Although there are many factors involved in the development of hypertensive MVR, such as a lack in tissue VEGF, an extracellular matrix more resistant to peptidases, a defect in VEGF receptors, an imbalance between Ang1 and Ang2, and so on, accumulating data demonstrated that EPC-related deficient angiogenesis contributes to MVR in hypertension. Previous experiments confirmed EPCs dysfunction presented in SHR with MVR [8]. Our team provided further evidence for EPCs deficiency in hypertensive patients [37]. Additionally, LEPCs, as one specific subpopulation of EPCs, were particularly relevant with angiogenesis [9]. However, the association between LEPCs angiogenic ability and MVR in hypertension has not been reported yet. Our data showed in vitro tube formation ability of LEPCs in hypertensive patients were significantly reduced than that in normotensive subjects, in line with migration and adhesion function. Combined with SCD and OCTA data, a case could be made that deficiency in LEPCs angiogenic capacity might be related to MVR in hypertension. Notably, we for the first time found the correlation between LEPC-mediated angiogenic decline and MVR in hypertension. Based on these data, together with previous studies, it seems logical that LEPCs dysfunction might play a role in the development of hypertensive MVR, which should be further validated in future studies.

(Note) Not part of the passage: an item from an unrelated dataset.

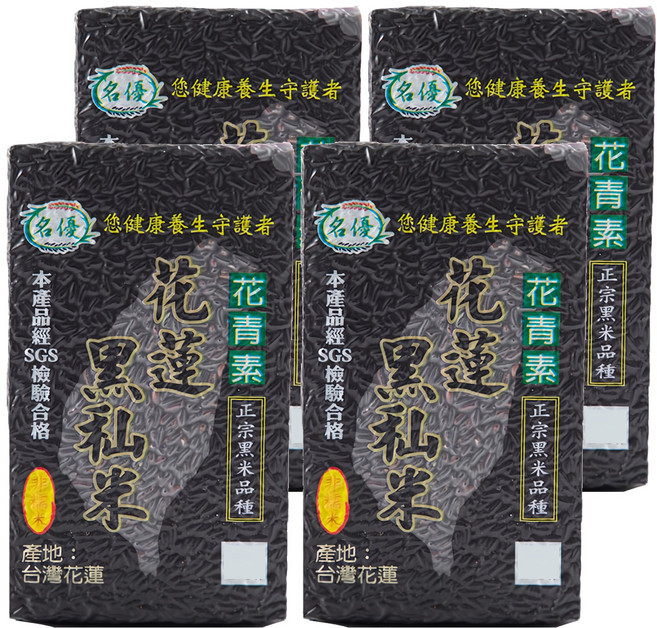 名優 花蓮黑秈米 黑秈糙米, 600g, 4包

Microvascular change can be affected by age, BMI, BP, dietary salt intake, glycolipid metabolism, systemic inflammatory response and so on [38, 39]. Therefore, we analyzed the influence of these parameters on MVR examined by SCD and OCTA, and found that SCD, RCD and R-NPA were correlated well with LEPCs tube formation. Furthermore, after multivariate lineal regression analysis, RCD and R-NPA but not SCD were independently correlated with LEPCs tube formation.

Capillary rarefaction was observed in hypertensive patients with intravital capillaroscopy, compared to normotensive individuals regardless of blood pressure levels [26]. Studies demonstrated that good blood pressure control improved retinal microcirculation [40, 41], however, no data hitherto investigated the efficiency of capillary rarefaction index in relation to blood pressure levels. Our results for the first time demonstrated that RCD and R-NPA correlated with SBP and DBP, in other words, the level of pre-treatment blood pressure were related to the abnormalities of retinal microvasculature. Moreover, the AUC of RCD and R-NPA were larger than SCD both for SBP and DBP, indicating that OCTA showed better efficiency. Furthermore, the analysis indicated that OCTA might be employed as a better method to monitor the effect of anti-hypertensive management.

The current study had several limitations. First, this is a small sample size study. A study of a larger population should be performed to validate these results. Second, patients with various levels of blood pressure should be enrolled for further exploration regarding the relationship between MVR and blood pressure levels in the future. Third, since only male patients were enrolled in this study, these results should also be replicated in female population.

Conclusion

In conclusion, our present study demonstrates for the first time that OCTA is a more precise technique for early detection of microvascular rarefaction in hypertension compared with intravital capillaroscopy, which was associated with the fall in LEPC-mediated angiogenesis. Both of OCTA and LEPCs function can help to identify hypertension-related capillary abnormality.